Adana’nın Kozan ilçesinde bulunan Ahmet Yesevi Camii imamının camideki kuran kursuna gelen bir çocuğu 11 yıl “cinsel istismarda bulunduğu” gerekçesiyle tutuklandığının hatırlatıldığı açıklamada, bu olayın suçluyu değil mağduru mahkum eden toplumsal yargıların, ahlakı cinsellikten ibaret zanneden anlayışın, istismarı aklayan erkeklik mitlerinin çocuk cinsel istismarını nasıl karanlıkta bıraktığını gösteren binlerce örnekten sadece biri olduğu kaydedildi.
‘Çocuklar susmaz susan yetişkinlerdir’
Çocukların susmadığını, sözcüklerle ifade edemediklerinde bedeniyle, davranışlarıyla anlattıklarına vurgu yapılan açıklamada, “Doğaları gereği ağır fiziksel ve ruhsal etkileri olan cinsel istismarı, ne kadar korkutulmuş olurlarsa olsunlar saklayamazlar.
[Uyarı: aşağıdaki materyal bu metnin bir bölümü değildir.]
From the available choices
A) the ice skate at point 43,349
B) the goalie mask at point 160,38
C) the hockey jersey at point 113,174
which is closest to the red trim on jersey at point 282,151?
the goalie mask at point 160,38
Çocuğun kendisinin, ailesinin, tüm yakınlarının, gittiği okulun, hatta yaşadığı sokağın, şehrin adı çıkmasın diye susanlar yetişkinlerdir. Hastanelerde istismar vakalarını başka içeriklerle kayda geçiren sağlık personelinden, failin çalıştığı kuruma zarar gelmesin diye soruşturma açmayan savcısına kadar susanlar ve çocukları dinlemeyenler, gözlemeyenler, görevlerini yapmayanlar istismar failleri kadar suçludur” diye belirtildi.
‘Medya gerçek nedenleri ve çözüm yollarını tartışmak biçiminde ele almıyor’
Öte yandan çocuk cinsel istismarının, medyada ve sosyal medyada, gerçek nedenleri ve çözüm yollarını tartışmak biçiminde ele alınmadığına dikkat çekilen açıklamada, “İdam ve hadım taleplerinin ayyuka çıktığı bir linç söylemi ile adeta istismarın ve şiddetin pornografisine dönüştürülüyor. Oysa ki, çocuk cinsel istismarını konuya emek veren, akıl yoran çeşitli branşlardan uzmanlar, konuyla ilgili kadın ve çocuk örgütleri ile birlikte konuşmak gerekiyor. Yazılı ve görsel basında bu yaklaşımı göremiyor, aynı kişilerin, aynı cümleleri tekrar ettiği; sorunun anlaşılmasına ve çözümüne katkıda bulunmak bir yana linç ortamını körükleyen ve bilinçli ya da bilinçsiz reyting artırma çabasına dönüşen yayınlara maruz kalıyoruz” denildi.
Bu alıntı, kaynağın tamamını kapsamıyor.